**提供テキスト**
════
平出沢の暗橋をヘアピンの形状で越えて、いよいよワラビ園に向かう。


残雪・・・?」細い沢筋にへばり付くように最後の雪が残る、涼しい。



残雪の下はこれから春?

 
残雪で冷却を完了すると、走り出して間もなく白子沢部落が運営する「白子沢ワラビ園」に突入する。取り敢えず通過は出来そうだ。しかしワラビ園で愕然とする。


白子沢ワラビ園に到達・・・?。


最初、牧草地と思われていた所は部落が山を借り受けて運営しているワラビ園。
産業振興林道って、ワラビ園経営かい!


「林道を大型観光バスが走っている!!」
 10数年前に白神山系迫良瀬大橋の袂で遭遇して以来の出来事だ。
 もうもうと砂埃をあげてうねうねとした細い林道をバスが軒を連ねて走り去る姿は、ライブラリで見た万世大路大峠の車道開削時の映像を思い出させる。
════
[短い説明文の断片]

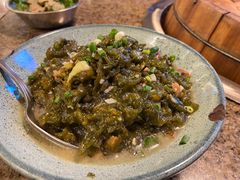 -好灶头妈妈菜·千岛湖柴火鱼餐厅(桐庐店)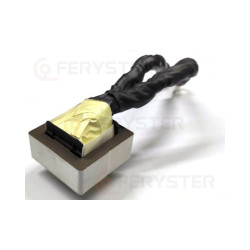 DEMS-65X27/0,001/380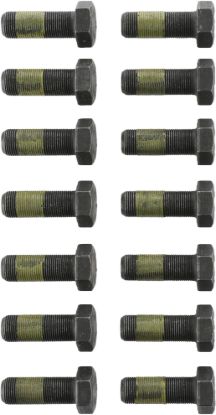 Picture of Spicer Differential Ring Gear Bolt - 504370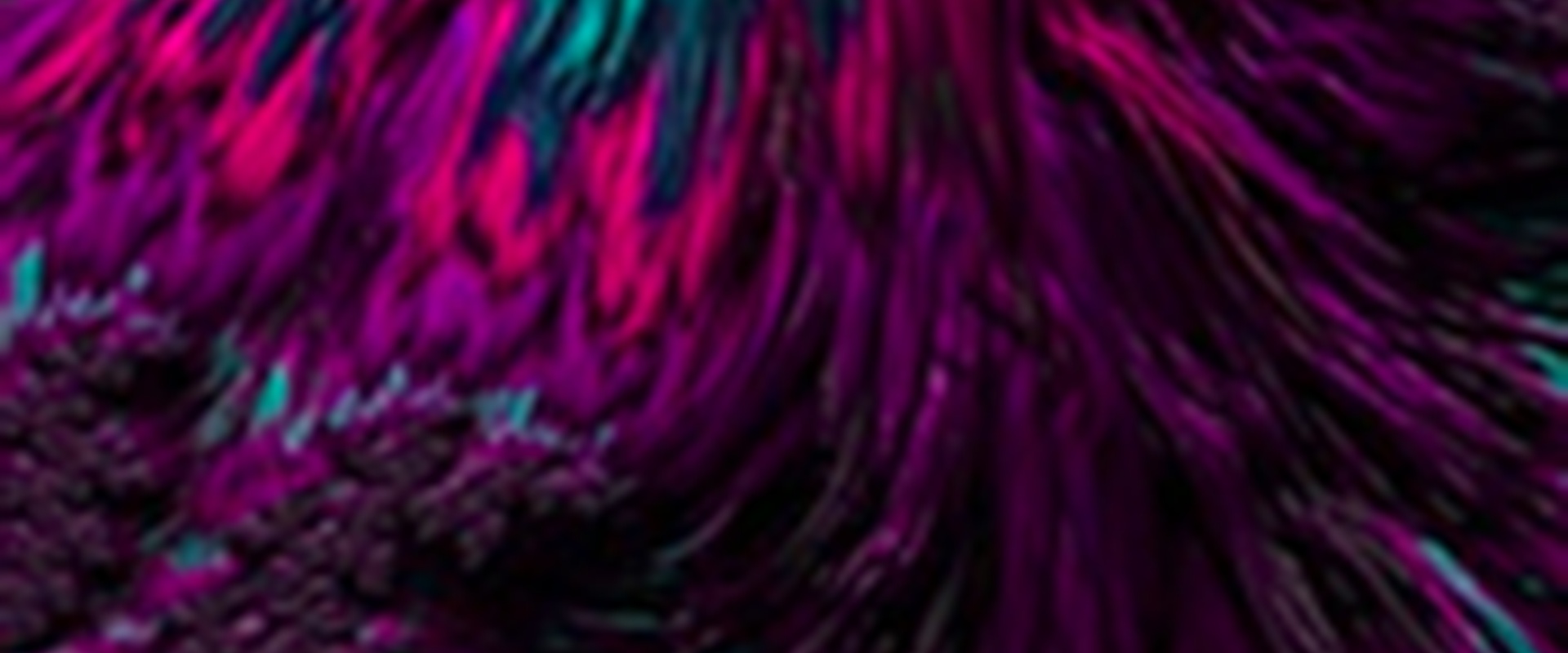 Laboratório de Soldadura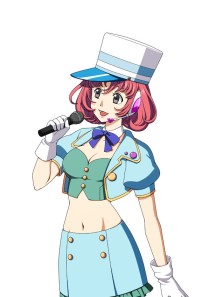 画像ギャラリー No.001のサムネイル画像 / 商店街を舞台に,青春熱血ガンプラバトルが展開。「ガンダムブレイカー3」のストーリーと登場キャラクターの一部が明らかに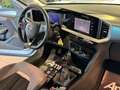 Opel Mokka 1.5 diesel Ultimate Solo 48.000km Gris - thumbnail 16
════
**課題 A**
提供テキストのうち「残雪で冷却を完了すると」で始まる段落を、主な事実を残して、より短く書き直すこと。
**課題 B**
提供テキストのうち、「残雪で冷却を完了すると、走り」を含む語句で始まり「開削時の映像を思い出させる。」で終わる部分を、一字も変えずに書き写すこと。

**解答欄 A**
残雪で涼んだあと走り出すと、すぐに白子沢部落が運営する「白子沢ワラビ園」に入った。通過はできそうだったが、ワラビ園で愕然とした。

**解答欄 B**
残雪で冷却を完了すると、走り出して間もなく白子沢部落が運営する「白子沢ワラビ園」に突入する。取り敢えず通過は出来そうだ。しかしワラビ園で愕然とする。


白子沢ワラビ園に到達・・・?。


最初、牧草地と思われていた所は部落が山を借り受けて運営しているワラビ園。
産業振興林道って、ワラビ園経営かい!


「林道を大型観光バスが走っている!!」
 10数年前に白神山系迫良瀬大橋の袂で遭遇して以来の出来事だ。
 もうもうと砂埃をあげてうねうねとした細い林道をバスが軒を連ねて走り去る姿は、ライブラリで見た万世大路大峠の車道開削時の映像を思い出させる。